(Excerpts of spatial question data)
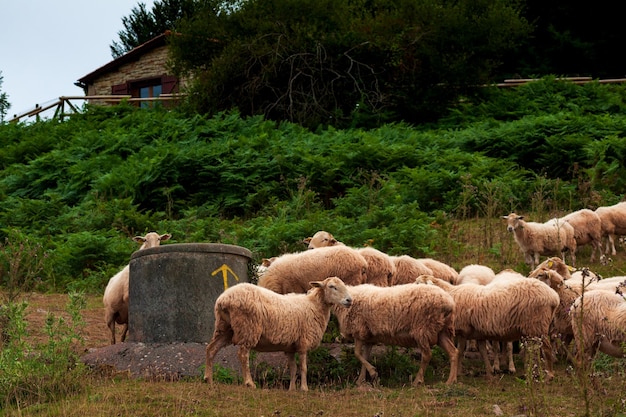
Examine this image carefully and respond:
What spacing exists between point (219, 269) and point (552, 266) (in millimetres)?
4837

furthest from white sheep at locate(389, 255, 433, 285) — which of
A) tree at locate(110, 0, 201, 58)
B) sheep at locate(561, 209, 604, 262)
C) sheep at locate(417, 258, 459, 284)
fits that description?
tree at locate(110, 0, 201, 58)

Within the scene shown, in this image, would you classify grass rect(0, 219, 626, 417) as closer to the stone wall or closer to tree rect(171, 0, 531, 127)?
tree rect(171, 0, 531, 127)

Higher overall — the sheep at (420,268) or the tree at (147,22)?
the tree at (147,22)

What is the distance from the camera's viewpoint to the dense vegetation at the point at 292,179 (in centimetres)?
2022

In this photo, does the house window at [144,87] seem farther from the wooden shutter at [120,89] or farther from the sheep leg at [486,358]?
the sheep leg at [486,358]

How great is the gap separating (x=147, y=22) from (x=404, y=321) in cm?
4733

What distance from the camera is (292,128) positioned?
29359 millimetres

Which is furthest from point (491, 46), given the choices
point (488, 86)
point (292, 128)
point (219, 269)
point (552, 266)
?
point (219, 269)

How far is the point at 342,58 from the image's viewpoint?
31.8m

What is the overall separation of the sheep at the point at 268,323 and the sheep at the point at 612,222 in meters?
9.19

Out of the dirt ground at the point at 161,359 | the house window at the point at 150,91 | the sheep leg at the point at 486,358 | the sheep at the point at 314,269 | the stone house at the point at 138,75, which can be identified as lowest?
the sheep leg at the point at 486,358

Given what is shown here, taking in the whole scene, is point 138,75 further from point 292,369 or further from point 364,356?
point 292,369

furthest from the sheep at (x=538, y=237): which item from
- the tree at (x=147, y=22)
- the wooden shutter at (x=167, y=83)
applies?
the tree at (x=147, y=22)

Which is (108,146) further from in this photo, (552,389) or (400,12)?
(552,389)
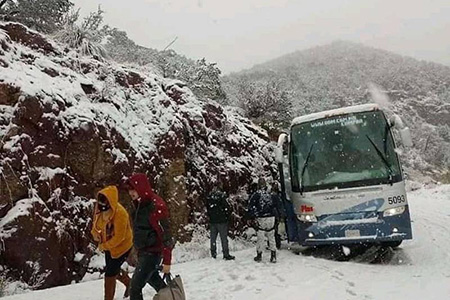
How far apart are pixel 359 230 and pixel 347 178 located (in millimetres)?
1087

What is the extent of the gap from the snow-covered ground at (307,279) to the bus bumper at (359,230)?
47 centimetres

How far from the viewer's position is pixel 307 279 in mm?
7852

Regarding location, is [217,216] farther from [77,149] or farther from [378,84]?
[378,84]

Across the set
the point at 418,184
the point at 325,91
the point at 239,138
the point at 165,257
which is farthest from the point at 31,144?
the point at 325,91

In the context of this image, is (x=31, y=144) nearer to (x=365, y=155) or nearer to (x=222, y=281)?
(x=222, y=281)

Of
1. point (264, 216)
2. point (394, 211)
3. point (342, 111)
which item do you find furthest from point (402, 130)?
point (264, 216)

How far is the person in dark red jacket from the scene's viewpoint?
5438 millimetres

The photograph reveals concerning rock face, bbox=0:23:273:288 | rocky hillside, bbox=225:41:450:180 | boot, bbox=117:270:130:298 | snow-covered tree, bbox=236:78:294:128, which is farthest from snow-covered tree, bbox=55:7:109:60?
rocky hillside, bbox=225:41:450:180

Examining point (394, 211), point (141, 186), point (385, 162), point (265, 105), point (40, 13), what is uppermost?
point (40, 13)

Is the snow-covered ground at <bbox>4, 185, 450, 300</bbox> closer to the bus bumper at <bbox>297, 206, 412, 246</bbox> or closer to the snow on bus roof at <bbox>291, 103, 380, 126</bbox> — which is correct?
the bus bumper at <bbox>297, 206, 412, 246</bbox>

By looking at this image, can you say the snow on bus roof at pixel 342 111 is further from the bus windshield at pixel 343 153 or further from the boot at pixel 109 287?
the boot at pixel 109 287

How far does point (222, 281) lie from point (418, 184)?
111 feet

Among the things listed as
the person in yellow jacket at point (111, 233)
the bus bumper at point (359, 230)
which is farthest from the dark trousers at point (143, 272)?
the bus bumper at point (359, 230)

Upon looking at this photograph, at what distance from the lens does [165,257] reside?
5477mm
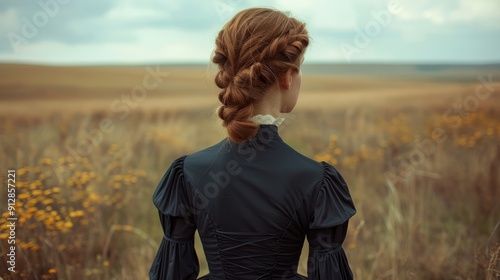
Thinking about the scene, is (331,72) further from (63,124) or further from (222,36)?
(222,36)

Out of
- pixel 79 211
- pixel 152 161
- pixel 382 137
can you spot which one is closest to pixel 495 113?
pixel 382 137

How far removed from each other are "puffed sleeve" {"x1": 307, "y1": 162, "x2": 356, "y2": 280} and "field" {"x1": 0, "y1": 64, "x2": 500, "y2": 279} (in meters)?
1.12

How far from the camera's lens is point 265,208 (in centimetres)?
129

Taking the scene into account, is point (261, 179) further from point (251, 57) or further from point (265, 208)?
point (251, 57)

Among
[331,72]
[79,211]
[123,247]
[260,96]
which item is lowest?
[123,247]

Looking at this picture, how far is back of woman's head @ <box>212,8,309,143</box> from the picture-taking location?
4.08ft

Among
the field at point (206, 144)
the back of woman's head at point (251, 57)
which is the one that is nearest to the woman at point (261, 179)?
the back of woman's head at point (251, 57)

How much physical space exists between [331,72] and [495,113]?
95 cm

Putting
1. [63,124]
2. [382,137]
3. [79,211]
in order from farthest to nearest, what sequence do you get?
[382,137] < [63,124] < [79,211]

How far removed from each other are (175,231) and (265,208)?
11.4 inches

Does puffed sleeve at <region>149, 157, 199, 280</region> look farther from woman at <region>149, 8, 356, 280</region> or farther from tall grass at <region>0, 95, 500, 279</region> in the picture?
tall grass at <region>0, 95, 500, 279</region>

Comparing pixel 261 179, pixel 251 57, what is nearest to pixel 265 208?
pixel 261 179

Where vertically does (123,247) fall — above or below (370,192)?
below

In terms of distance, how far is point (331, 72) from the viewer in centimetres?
307
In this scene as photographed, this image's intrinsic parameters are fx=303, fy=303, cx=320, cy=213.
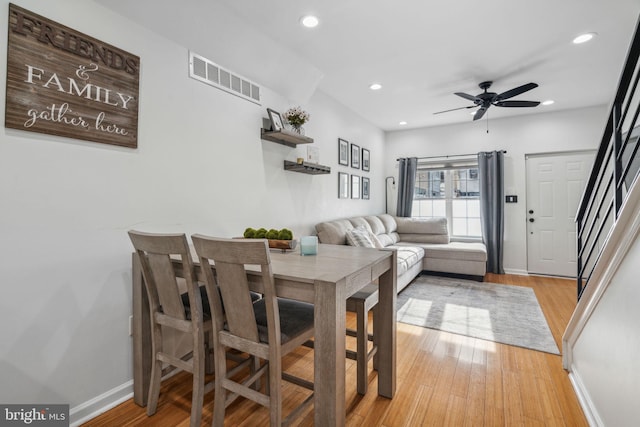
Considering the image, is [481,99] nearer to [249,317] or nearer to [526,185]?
[526,185]

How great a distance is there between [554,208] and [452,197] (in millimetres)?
1520

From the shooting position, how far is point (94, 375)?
5.57ft

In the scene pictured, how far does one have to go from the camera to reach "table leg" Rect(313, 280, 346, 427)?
1199 millimetres

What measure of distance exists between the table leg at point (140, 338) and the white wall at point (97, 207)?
0.28 ft

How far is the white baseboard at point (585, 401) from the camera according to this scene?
1531 mm

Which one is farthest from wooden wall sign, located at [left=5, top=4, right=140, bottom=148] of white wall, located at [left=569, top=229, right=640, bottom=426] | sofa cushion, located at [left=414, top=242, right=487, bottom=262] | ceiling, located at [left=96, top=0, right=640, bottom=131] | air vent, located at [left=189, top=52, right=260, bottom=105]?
sofa cushion, located at [left=414, top=242, right=487, bottom=262]

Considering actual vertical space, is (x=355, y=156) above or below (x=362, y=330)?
above

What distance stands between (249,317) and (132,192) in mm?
1143

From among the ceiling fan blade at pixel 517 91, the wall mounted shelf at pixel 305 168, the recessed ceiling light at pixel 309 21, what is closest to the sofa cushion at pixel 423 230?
the ceiling fan blade at pixel 517 91

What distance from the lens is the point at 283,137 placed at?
290 cm

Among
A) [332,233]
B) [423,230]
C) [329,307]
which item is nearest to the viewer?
[329,307]

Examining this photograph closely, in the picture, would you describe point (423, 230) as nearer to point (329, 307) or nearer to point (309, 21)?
point (309, 21)

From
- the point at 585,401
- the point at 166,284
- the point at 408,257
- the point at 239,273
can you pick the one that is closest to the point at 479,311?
the point at 408,257

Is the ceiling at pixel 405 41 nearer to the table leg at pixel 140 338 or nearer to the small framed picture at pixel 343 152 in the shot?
the small framed picture at pixel 343 152
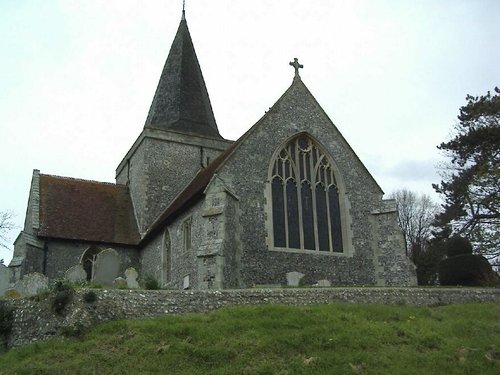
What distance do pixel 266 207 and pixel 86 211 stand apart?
1173cm

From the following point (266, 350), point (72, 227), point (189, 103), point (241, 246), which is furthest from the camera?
point (189, 103)

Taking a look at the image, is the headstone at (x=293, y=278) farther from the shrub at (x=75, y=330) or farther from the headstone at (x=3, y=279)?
the headstone at (x=3, y=279)

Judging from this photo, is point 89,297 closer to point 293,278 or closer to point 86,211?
point 293,278

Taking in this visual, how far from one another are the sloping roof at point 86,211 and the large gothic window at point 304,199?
30.2ft

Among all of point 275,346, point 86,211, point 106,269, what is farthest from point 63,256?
point 275,346

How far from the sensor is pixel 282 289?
657 inches

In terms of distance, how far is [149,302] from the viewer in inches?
606

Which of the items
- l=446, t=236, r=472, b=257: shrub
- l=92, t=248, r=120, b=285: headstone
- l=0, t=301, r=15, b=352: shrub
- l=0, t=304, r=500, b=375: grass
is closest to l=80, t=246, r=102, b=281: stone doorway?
l=92, t=248, r=120, b=285: headstone

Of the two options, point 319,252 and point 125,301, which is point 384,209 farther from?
point 125,301

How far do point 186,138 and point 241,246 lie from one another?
12.7 metres

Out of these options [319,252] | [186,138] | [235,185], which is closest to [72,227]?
[186,138]

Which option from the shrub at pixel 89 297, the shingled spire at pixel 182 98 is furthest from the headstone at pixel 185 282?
the shingled spire at pixel 182 98

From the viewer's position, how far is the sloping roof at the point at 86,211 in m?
27.5

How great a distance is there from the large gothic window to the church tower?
9.14 metres
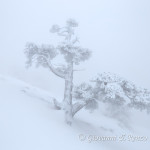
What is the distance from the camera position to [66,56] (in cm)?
1684

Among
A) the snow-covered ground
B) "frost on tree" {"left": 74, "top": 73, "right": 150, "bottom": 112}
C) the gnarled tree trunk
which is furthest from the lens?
the gnarled tree trunk

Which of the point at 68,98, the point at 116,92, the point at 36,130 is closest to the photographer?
the point at 36,130

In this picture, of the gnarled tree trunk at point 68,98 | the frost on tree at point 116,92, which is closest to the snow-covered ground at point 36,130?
the gnarled tree trunk at point 68,98

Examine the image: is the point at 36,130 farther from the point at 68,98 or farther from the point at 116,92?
the point at 116,92

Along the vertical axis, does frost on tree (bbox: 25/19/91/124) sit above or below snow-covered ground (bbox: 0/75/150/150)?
above

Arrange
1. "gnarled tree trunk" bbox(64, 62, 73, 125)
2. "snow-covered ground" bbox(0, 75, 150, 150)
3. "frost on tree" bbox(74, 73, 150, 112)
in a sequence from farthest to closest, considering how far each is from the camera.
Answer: "gnarled tree trunk" bbox(64, 62, 73, 125) < "frost on tree" bbox(74, 73, 150, 112) < "snow-covered ground" bbox(0, 75, 150, 150)

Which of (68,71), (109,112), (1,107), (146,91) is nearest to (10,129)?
(1,107)

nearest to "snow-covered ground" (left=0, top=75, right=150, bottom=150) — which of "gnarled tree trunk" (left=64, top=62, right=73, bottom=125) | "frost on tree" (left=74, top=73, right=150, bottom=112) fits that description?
"gnarled tree trunk" (left=64, top=62, right=73, bottom=125)

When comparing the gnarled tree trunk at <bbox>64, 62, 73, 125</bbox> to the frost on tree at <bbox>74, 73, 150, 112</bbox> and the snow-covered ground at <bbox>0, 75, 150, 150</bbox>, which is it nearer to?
the snow-covered ground at <bbox>0, 75, 150, 150</bbox>

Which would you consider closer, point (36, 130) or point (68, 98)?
point (36, 130)

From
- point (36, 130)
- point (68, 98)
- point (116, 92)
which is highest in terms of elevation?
point (116, 92)

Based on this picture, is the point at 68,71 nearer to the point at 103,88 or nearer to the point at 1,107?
the point at 103,88

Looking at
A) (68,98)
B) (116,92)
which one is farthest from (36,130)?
(116,92)

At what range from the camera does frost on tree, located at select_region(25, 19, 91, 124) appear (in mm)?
16237
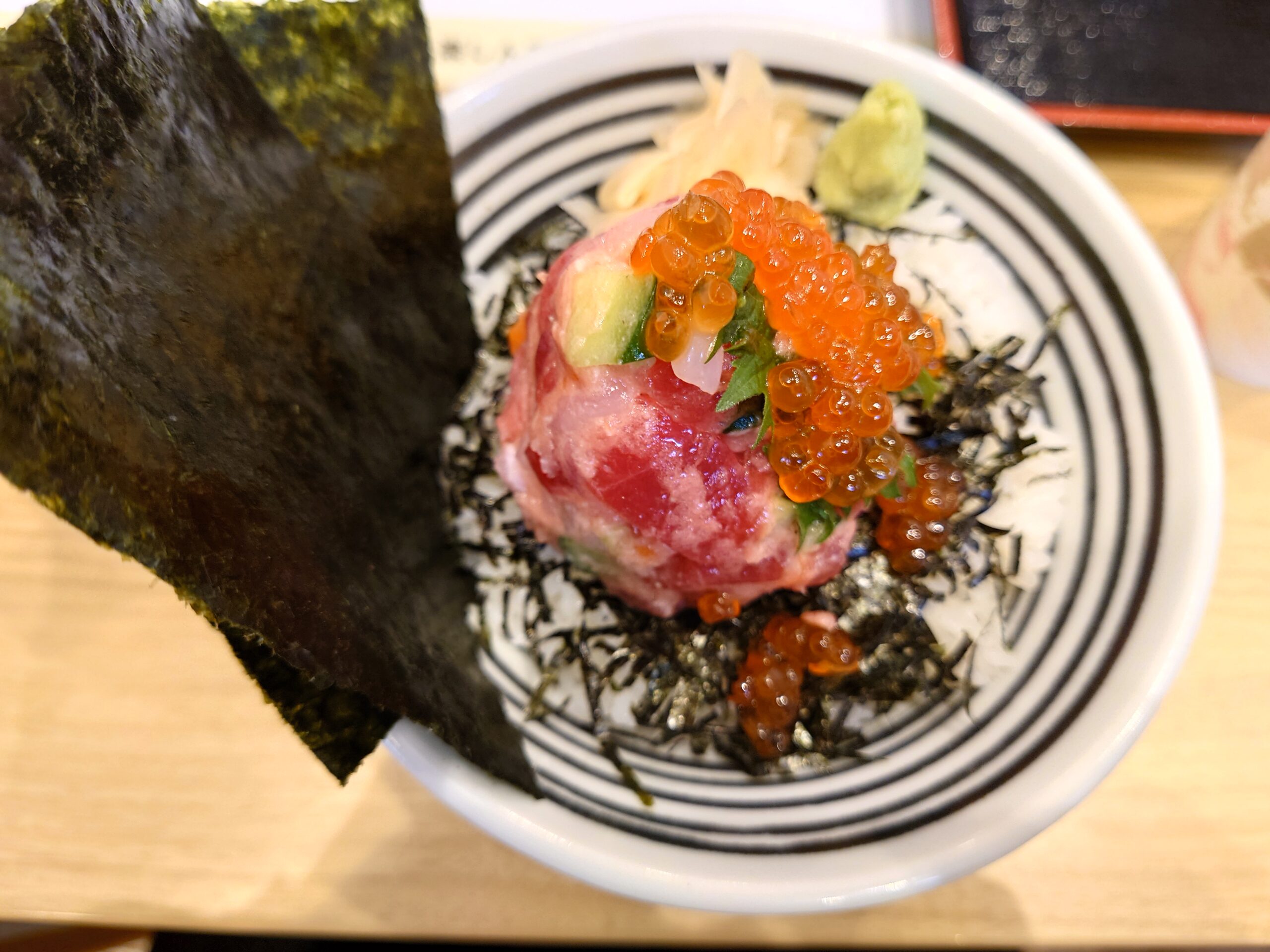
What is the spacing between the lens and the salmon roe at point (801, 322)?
1.04 metres

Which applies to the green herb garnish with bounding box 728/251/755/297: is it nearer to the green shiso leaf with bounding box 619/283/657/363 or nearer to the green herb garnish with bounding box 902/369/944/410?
the green shiso leaf with bounding box 619/283/657/363

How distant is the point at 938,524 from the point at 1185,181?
47.0 inches

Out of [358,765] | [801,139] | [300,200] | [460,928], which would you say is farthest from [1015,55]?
[460,928]

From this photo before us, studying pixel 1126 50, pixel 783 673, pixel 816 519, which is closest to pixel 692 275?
pixel 816 519

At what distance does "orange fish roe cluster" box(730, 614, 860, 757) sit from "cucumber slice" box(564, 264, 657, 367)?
61cm

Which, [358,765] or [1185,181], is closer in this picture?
[358,765]

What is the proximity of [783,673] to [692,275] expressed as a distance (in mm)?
727

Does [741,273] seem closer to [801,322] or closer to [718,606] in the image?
[801,322]

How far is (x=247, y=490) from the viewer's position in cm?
96

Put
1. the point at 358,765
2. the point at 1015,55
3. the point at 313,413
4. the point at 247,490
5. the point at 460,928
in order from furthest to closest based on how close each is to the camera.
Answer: the point at 1015,55
the point at 460,928
the point at 313,413
the point at 358,765
the point at 247,490

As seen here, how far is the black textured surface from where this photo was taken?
1797 millimetres

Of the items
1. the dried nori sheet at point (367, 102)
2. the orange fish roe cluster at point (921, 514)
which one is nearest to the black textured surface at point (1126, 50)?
the orange fish roe cluster at point (921, 514)

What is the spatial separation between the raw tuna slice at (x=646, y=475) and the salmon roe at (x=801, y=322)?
0.33 feet

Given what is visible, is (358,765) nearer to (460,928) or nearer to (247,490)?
(247,490)
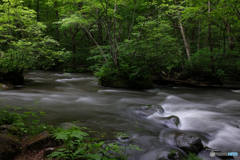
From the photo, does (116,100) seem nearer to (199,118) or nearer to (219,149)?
(199,118)

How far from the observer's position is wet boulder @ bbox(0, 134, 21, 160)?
239cm

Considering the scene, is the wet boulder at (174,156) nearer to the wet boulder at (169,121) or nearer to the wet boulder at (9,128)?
the wet boulder at (169,121)

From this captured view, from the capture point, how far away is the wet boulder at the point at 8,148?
2.39 meters

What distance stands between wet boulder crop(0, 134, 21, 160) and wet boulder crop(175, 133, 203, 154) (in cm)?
305

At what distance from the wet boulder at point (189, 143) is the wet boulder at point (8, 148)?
120 inches

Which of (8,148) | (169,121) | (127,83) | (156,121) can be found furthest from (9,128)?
(127,83)

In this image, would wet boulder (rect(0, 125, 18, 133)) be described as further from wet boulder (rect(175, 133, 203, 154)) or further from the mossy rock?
the mossy rock

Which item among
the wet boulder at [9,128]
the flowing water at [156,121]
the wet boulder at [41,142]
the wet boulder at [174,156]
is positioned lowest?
the flowing water at [156,121]

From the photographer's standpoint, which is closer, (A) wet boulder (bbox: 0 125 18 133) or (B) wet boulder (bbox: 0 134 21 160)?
(B) wet boulder (bbox: 0 134 21 160)

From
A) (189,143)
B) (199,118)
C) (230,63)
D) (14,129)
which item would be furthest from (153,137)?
(230,63)

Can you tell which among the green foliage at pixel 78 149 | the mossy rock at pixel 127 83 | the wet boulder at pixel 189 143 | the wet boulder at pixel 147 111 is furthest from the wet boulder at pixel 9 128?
the mossy rock at pixel 127 83

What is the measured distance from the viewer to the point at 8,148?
246 cm

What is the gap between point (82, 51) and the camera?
2217 cm

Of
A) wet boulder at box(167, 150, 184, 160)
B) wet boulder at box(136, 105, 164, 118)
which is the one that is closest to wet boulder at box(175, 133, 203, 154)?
wet boulder at box(167, 150, 184, 160)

What you are asked to do: Write out the lines of the entries above word for word, beginning at the line that contains "What distance do pixel" and stopping after the line that contains "12.7 metres".

Result of this task:
What distance do pixel 266 207 and pixel 86 211 stand apart?
1173cm

From the following point (266, 350), point (72, 227), point (189, 103), point (241, 246), which is furthest from the camera?
point (189, 103)

Taking a look at the image, is the headstone at (x=293, y=278) farther from the shrub at (x=75, y=330) or farther from the headstone at (x=3, y=279)?
the headstone at (x=3, y=279)

Judging from this photo, is point 89,297 closer to point 293,278 or closer to point 86,211?
point 293,278

Taking in this visual, how far from one another are the sloping roof at point 86,211 and the large gothic window at point 304,199?
30.2ft

Among all of point 275,346, point 86,211, point 106,269, what is farthest from point 63,256?
point 275,346

How far from the sensor is pixel 282 289?
657 inches

In terms of distance, how far is [149,302] from the viewer in inches?
606

Which of the items
- l=446, t=236, r=472, b=257: shrub
- l=92, t=248, r=120, b=285: headstone
- l=0, t=301, r=15, b=352: shrub
- l=0, t=304, r=500, b=375: grass
is closest to l=80, t=246, r=102, b=281: stone doorway?
l=92, t=248, r=120, b=285: headstone

Of the two options, point 319,252 and point 125,301, which is point 384,209 farther from?
point 125,301

How far do point 186,138 and point 241,246 lie from one another?
12.7 metres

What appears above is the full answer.